To avoid electrocution, the Government had to stop the power supply for few days. Mobile phones and landlines were not functioning. The nature made both poor and rich, including millionaires to beg for a loaf of bread.
What came out of this national disaster are the amazing stories of how the community, the public sector staff and the individuals responded to this calamity. During normal life, the city people generally do not move with or interact with neighbours, attributing it to their busy lifestyle and their pre-occupation with their priorities. They tend to be self-centred and family-centred.
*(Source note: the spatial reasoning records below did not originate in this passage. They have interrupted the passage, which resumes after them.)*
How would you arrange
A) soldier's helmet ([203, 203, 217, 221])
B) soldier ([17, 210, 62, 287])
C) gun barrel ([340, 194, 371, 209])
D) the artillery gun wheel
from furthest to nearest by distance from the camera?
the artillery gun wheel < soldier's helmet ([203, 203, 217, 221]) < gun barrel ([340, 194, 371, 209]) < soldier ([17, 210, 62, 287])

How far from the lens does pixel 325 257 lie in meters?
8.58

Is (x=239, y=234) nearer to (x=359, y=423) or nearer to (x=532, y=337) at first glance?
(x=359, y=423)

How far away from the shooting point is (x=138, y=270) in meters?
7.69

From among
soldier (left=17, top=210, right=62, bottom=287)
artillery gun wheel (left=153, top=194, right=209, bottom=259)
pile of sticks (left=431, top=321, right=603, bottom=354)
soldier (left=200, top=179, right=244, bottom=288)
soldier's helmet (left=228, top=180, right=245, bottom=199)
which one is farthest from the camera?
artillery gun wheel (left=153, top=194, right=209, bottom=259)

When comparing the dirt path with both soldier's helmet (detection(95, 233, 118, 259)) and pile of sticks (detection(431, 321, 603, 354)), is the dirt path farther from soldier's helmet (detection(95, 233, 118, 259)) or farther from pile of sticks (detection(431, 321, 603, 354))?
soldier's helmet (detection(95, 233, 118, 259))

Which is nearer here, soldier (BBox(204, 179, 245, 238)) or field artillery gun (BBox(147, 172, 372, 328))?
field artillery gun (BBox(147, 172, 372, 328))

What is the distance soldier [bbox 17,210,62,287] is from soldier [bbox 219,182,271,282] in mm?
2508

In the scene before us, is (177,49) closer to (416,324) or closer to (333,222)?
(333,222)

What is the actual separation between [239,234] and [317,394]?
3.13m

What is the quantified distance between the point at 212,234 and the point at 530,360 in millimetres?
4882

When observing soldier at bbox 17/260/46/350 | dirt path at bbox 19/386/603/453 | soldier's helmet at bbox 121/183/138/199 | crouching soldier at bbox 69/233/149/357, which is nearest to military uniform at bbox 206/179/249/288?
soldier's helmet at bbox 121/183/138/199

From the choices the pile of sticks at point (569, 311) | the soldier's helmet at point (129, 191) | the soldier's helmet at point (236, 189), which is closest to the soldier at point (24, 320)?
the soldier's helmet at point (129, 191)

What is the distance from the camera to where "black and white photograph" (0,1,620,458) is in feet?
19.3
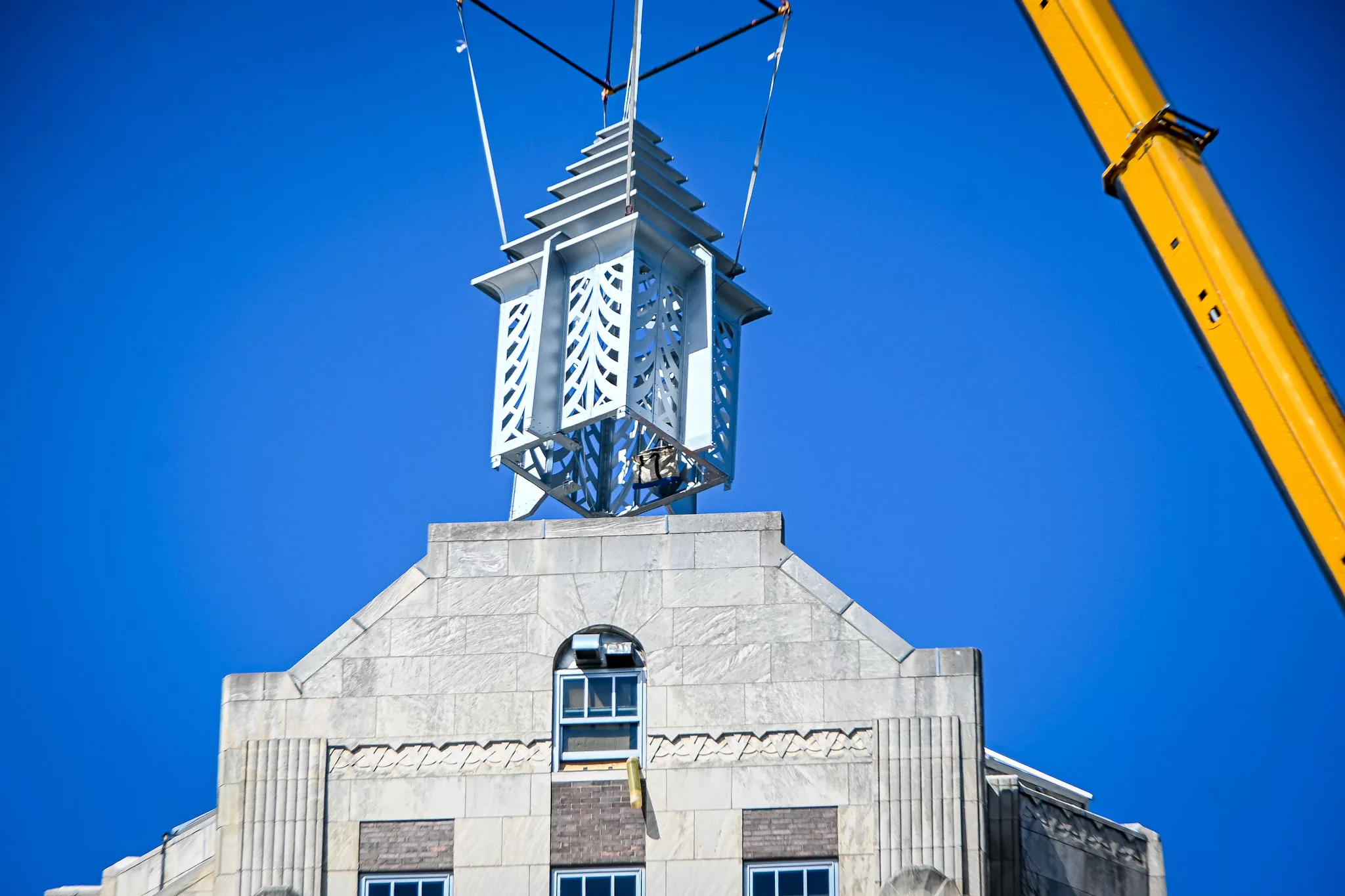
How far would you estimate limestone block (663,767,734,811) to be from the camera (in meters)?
44.6

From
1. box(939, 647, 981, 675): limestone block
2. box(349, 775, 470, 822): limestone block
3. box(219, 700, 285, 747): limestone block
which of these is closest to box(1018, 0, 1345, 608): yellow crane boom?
box(939, 647, 981, 675): limestone block

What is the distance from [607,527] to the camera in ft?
154

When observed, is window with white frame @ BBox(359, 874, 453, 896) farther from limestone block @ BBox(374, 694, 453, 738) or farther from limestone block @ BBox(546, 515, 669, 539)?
limestone block @ BBox(546, 515, 669, 539)

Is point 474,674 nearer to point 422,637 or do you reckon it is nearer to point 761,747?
point 422,637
During this critical time, irrespective of where they were or where they came from, everyone went that extra mile to help each other. Relief materials started pouring in from different parts of the country.
There is much to be learnt from the community response to the worst floods in Chennai in 2015. It also encourages Singaporeans to think how our community would respond to a natural calamity. Would we see social resilience and community bonding if such a situation should hit us?
K Srinivasan, Founder and Chairman of Prime Point Foundation and Editor in Chief of eMagazine PreSense, will present how the community responded to the Chennai floods.
Bhavani K, an adjunct senior fellow of CENS, RSIS, will explore the lessons learnt in the Singapore context.
About the Speakers:
K. Srinivasan (popularly known as Prime Point Srinivasan in India) is a public relations and communication strategic consultant with more than 30 years of experience. He has also developed the concept of Image Audit, to study the hidden perception of stakeholders. He founded Prime Point Foundation, a non-profit trust in 1998, to promote communication awareness. He is responsible for maintaining large yahoo groups on PR, Media, Journalism and India Vision. He is a social media evangelist and trying to promote the concept amongst all in India.
He edits and publishes, PreSense, the first ‘Digital only’ eMagazine (ezine) in India. It was started in March 2006 and celebrated its 10th anniversary recently. So far, 110 monthly editions have been published till April 2016. Many eminent persons in India and outside have contributed exclusively for the contents. This ezine has been recognised with awards by many professional bodies in India. This ezine was the Media Partner for many global events.
Prime Point Foundation and the ezine PreSense honour the top performing Indian Parliamentarians with ”Sansad Ratna Awards” for the past six years based on various parameters, jointly with IIT Madras.
In March 2016, Digital Journalists Association of India (DiJAI) was formed at Chennai to bring together all the digital journalists and to hone the professional skills.
He is a professional speaker on various communication themes and a professional podcaster and blogger. His specialties include public relation, communication, image audit, podcasting, blog, social media, professional speaking, Cyber security and publishing of e-magazine.
The late Dr APJ Abdul Kalam, 11th President of India was his mentor.
Bhavani K has served in the Singapore public sector for 35 years in various appointments. She was the Director of Public Communications (2008-Jul 2011), and Director of Corporate Communications and the Press Secretary to the Minister for Information, Communications and the Arts from 2004 to 2008.
Her last job in the Ministry of Information, Communications and the Arts (MICA) was Director of Emergency Preparedness and Head of the Community Engagement Cluster for Media and the Arts.
She has also served as Head Public Affairs at the Ministry of Trade and Industry and later, Head of Media Relations at the Ministry of Defence. Both these postings added to her depth of experience in managing challenging issues.